- **WHAT TO PRODUCE**:
Gather and copy every line below that contains the string "unit". The match is case-sensitive.

- **EXERCISE INPUT**:
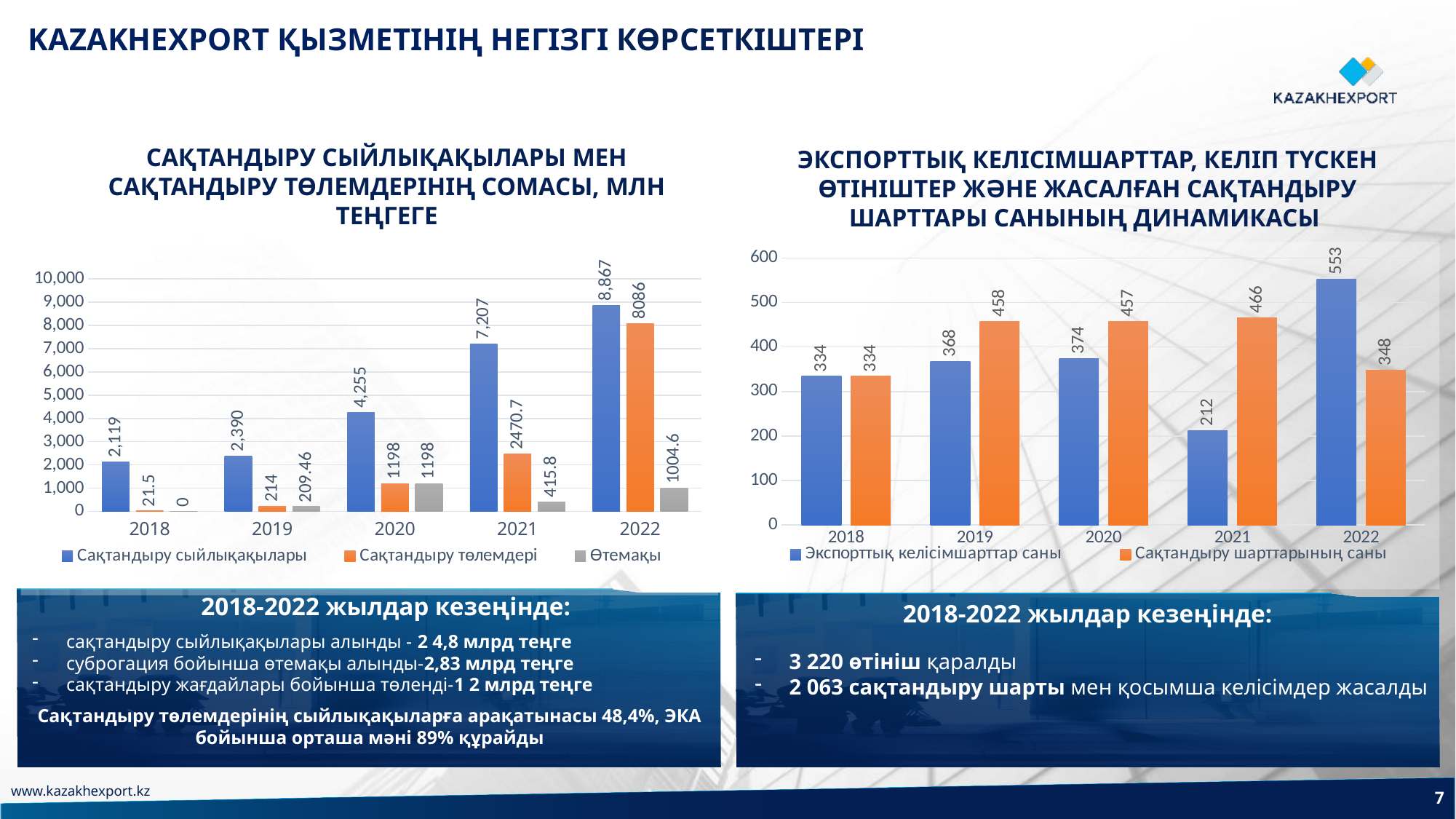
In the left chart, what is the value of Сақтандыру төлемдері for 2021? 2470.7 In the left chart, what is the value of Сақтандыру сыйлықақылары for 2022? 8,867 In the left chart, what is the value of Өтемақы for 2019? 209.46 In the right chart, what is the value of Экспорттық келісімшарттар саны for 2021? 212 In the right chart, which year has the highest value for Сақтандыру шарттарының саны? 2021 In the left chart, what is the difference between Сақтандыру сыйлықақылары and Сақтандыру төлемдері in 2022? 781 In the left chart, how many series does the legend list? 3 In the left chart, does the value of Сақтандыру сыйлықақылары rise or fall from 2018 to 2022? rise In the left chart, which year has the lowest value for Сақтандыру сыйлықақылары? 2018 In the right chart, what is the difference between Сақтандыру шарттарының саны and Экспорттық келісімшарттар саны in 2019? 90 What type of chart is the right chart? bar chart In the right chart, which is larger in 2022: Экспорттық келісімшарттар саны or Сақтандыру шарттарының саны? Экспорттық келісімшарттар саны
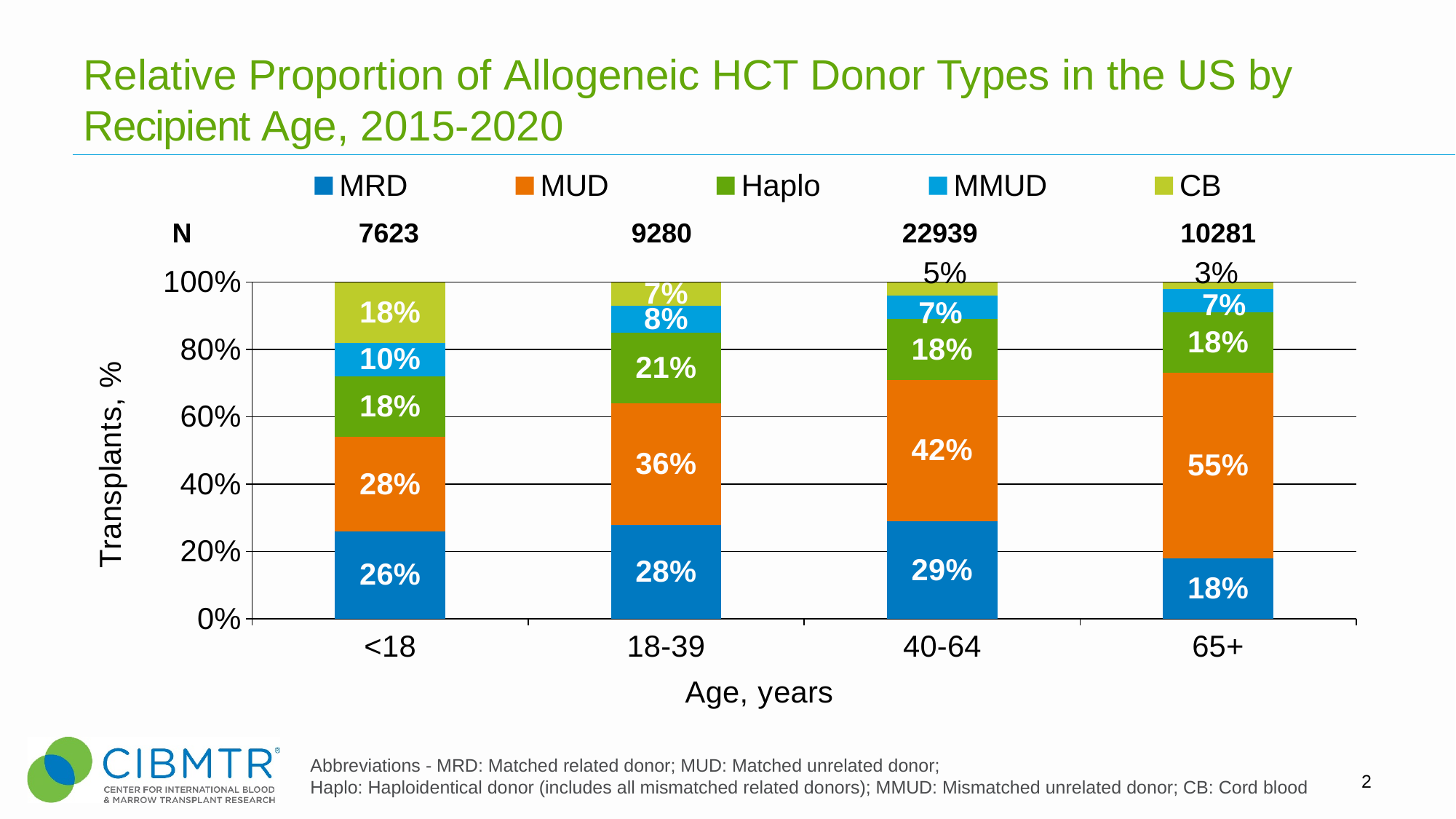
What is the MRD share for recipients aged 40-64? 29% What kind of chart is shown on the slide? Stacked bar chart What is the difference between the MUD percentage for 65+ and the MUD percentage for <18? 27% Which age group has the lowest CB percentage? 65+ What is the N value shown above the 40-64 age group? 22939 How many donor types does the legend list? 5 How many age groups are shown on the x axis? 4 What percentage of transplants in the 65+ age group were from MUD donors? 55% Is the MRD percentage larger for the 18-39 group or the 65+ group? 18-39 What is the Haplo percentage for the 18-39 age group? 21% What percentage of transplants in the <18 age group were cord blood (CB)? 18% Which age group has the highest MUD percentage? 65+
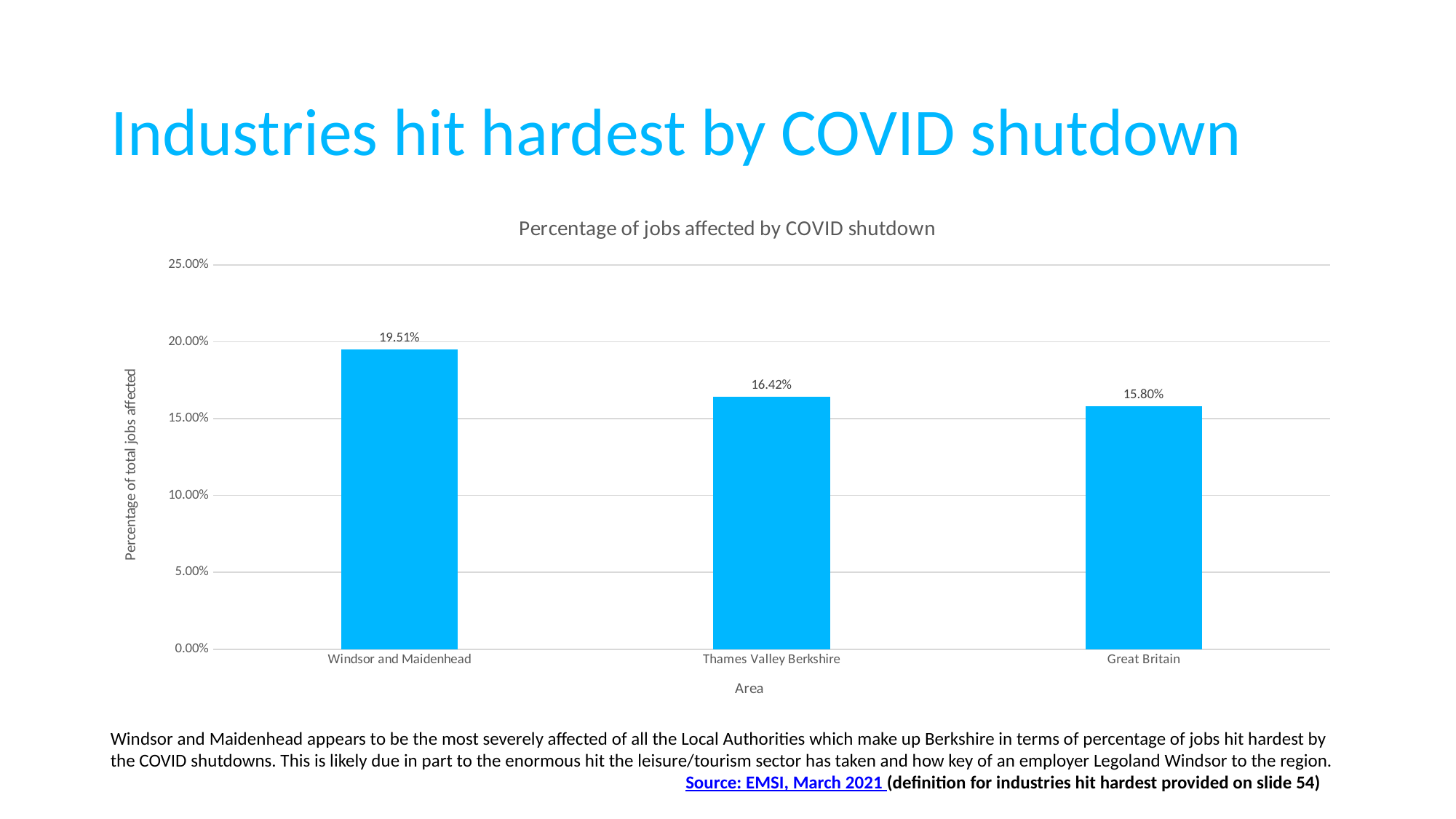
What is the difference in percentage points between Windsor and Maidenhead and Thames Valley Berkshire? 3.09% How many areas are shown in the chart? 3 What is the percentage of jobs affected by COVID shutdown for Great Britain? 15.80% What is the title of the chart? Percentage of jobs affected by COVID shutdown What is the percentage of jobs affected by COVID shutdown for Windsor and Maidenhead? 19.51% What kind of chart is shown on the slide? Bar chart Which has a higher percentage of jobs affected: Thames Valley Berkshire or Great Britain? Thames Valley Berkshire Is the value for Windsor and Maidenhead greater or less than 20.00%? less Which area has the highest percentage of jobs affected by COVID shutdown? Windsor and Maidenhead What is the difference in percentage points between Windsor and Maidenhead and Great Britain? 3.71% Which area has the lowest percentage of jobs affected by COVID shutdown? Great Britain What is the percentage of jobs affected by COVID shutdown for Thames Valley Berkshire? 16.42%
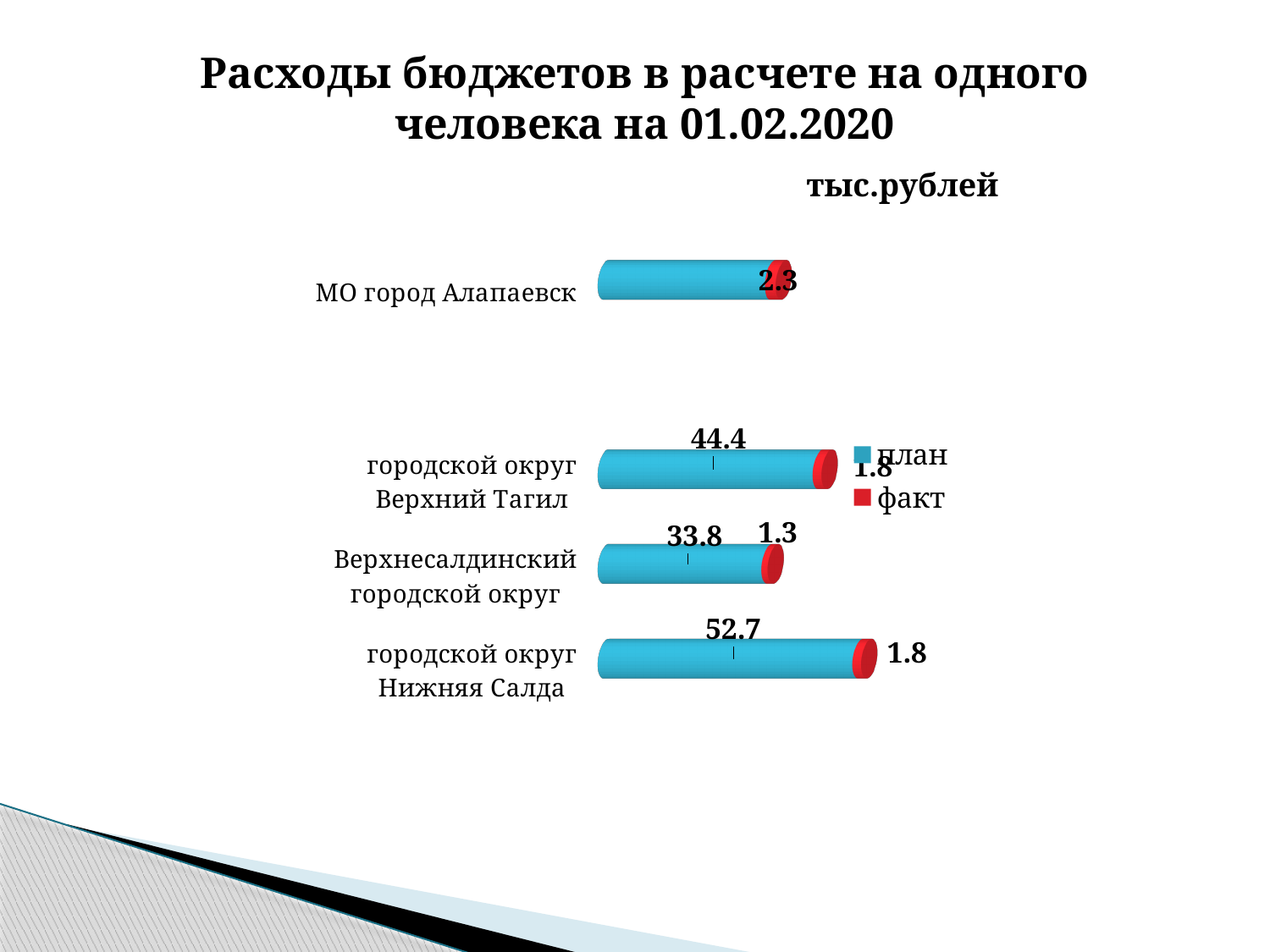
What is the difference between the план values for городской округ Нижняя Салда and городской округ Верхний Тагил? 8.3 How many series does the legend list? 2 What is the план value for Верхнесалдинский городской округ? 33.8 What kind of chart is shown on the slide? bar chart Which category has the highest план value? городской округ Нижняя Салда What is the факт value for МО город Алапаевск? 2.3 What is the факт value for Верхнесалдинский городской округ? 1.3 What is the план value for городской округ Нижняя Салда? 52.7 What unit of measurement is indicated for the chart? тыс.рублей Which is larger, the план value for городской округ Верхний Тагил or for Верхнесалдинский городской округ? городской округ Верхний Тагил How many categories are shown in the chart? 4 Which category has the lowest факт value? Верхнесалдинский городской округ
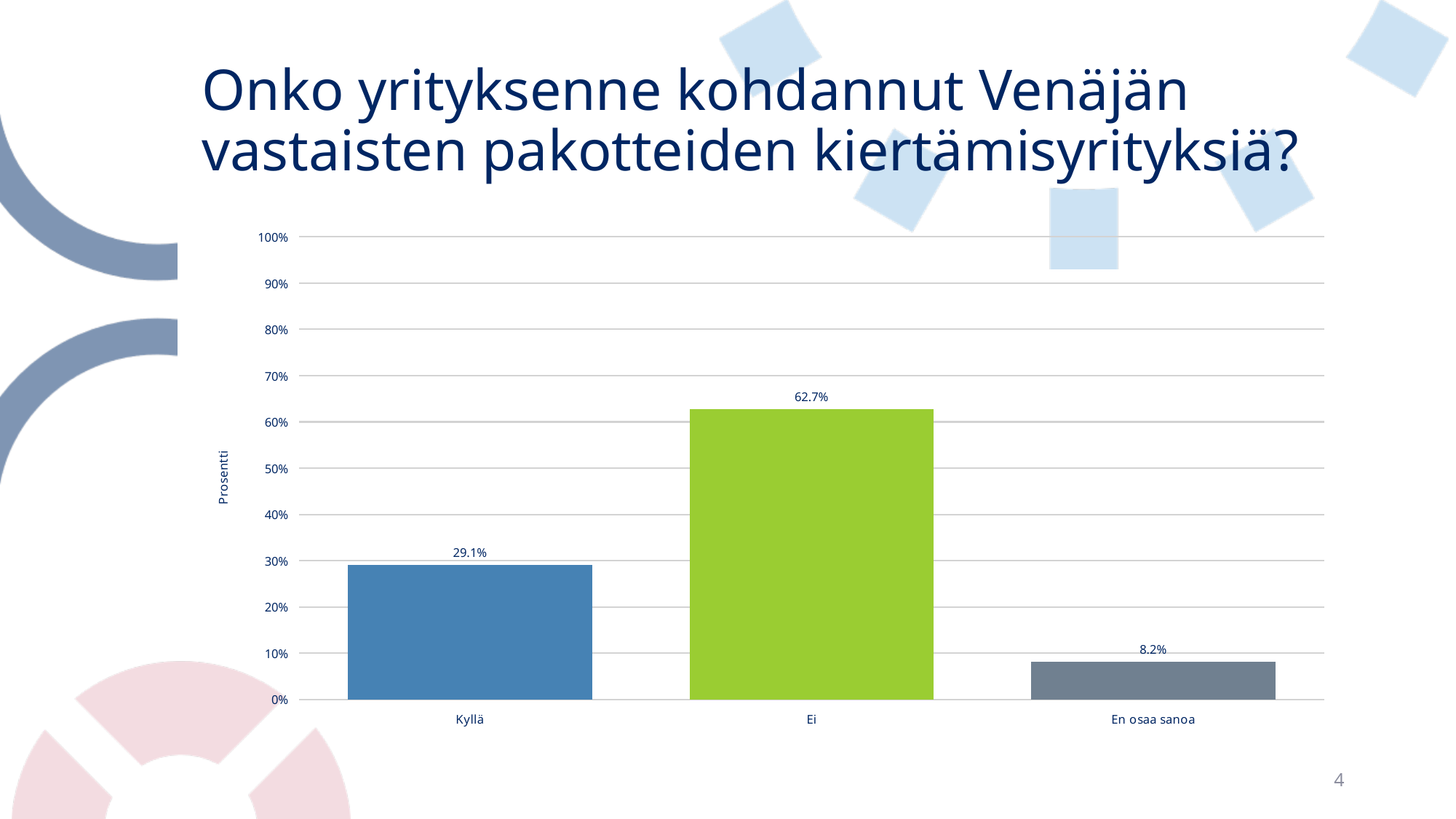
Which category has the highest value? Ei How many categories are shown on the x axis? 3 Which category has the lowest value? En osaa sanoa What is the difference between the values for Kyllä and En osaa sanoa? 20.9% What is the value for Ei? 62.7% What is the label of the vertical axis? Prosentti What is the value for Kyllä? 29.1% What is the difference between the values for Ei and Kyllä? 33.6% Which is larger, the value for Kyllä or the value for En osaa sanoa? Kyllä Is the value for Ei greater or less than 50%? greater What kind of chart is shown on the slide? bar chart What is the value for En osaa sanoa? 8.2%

- **ANSWER AREA**:
What is the difference between the план values for городской округ Нижняя Салда and городской округ Верхний Тагил? 8.3 How many series does the legend list? 2 What is the план value for Верхнесалдинский городской округ? 33.8 What kind of chart is shown on the slide? bar chart Which category has the highest план value? городской округ Нижняя Салда What is the факт value for МО город Алапаевск? 2.3 What is the факт value for Верхнесалдинский городской округ? 1.3 What is the план value for городской округ Нижняя Салда? 52.7 What unit of measurement is indicated for the chart? тыс.рублей Which is larger, the план value for городской округ Верхний Тагил or for Верхнесалдинский городской округ? городской округ Верхний Тагил How many categories are shown in the chart? 4 Which category has the lowest факт value? Верхнесалдинский городской округ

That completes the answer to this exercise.